Thursday, July 18, 2019

Flores v. Barr (9th Cir. - July 18, 2019)

Here's how the Ninth Circuit describes the petitioner in this case:

"Petitioner Daniel Flores is a native and citizen of Mexico. He came to the United States as a lawful permanent resident in 1962 . . . . Starting in the 1970s, Flores began serving as a confidential informant for law enforcement, participating in undercover controlled drug buys and testifying against members of various gangs. Also around that time, Flores began to amass a lengthy criminal record that culminated in his pleading guilty in 1990 to two felony counts of committing lewd and lascivious acts on a child under the age of 14 in violation of California Penal Code § 288(a). Flores’s conviction carried with it a six-year prison sentence, of which he served three. He was released from prison on parole in 1994, discharged from parole in 1997, and has no further criminal record.

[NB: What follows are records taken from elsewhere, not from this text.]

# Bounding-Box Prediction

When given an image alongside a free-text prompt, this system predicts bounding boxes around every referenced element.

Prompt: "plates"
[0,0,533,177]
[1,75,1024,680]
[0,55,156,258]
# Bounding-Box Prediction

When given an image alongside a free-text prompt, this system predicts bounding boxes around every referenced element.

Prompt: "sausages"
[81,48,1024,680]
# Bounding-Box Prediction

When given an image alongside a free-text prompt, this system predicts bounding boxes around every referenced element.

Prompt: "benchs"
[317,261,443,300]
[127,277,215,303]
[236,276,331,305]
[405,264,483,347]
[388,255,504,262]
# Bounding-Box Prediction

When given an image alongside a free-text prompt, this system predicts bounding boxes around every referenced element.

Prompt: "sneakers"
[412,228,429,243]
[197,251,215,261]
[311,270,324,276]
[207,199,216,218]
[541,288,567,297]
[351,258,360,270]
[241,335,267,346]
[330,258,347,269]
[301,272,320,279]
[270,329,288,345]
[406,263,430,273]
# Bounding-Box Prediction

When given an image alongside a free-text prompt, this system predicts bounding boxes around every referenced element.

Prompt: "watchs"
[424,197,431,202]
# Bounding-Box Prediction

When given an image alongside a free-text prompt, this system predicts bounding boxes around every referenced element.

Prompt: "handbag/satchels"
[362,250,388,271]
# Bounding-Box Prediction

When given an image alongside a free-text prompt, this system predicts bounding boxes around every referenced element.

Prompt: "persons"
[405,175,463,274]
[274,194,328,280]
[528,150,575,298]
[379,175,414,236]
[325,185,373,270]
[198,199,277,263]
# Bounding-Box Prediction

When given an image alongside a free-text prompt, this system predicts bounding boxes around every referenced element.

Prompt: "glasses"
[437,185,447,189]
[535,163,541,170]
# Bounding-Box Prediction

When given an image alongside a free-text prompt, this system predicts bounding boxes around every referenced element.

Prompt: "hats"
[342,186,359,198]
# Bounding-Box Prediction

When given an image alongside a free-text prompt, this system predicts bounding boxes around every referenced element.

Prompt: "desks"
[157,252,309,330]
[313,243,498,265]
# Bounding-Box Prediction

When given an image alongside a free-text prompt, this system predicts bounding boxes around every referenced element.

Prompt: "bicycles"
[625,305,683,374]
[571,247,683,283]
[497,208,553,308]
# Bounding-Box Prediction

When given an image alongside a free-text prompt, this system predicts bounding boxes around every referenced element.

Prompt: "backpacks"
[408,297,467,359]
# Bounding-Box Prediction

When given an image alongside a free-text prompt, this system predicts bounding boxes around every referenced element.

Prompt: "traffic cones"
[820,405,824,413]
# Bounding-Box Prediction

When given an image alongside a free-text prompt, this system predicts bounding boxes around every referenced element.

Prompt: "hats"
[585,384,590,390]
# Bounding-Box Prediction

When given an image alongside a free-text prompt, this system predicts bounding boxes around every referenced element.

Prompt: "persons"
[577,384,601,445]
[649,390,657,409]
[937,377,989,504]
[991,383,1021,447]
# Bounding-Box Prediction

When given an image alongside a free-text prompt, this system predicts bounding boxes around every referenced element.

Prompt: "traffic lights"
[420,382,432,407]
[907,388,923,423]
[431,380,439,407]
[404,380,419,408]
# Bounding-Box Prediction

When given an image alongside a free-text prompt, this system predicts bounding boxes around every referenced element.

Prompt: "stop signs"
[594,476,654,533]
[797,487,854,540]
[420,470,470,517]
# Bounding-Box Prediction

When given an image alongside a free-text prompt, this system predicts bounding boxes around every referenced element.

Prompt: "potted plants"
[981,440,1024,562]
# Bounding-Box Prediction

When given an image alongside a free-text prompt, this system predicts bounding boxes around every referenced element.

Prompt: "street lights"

After his release from prison, Flores worked in the corporate security industry until 2002, when he stopped working for health reasons. He resumed his role as a confidential informant for law enforcement in 2008 but was forced to discontinue his assistance in 2011 following foot surgery. Today, Flores spends his time taking care of his mother, who suffers from several serious medical conditions, including epilepsy, Parkinson’s disease, and dementia."

That's a fairly positive description of the fellow.  You could definitely write those same facts a different way to make him look far worse.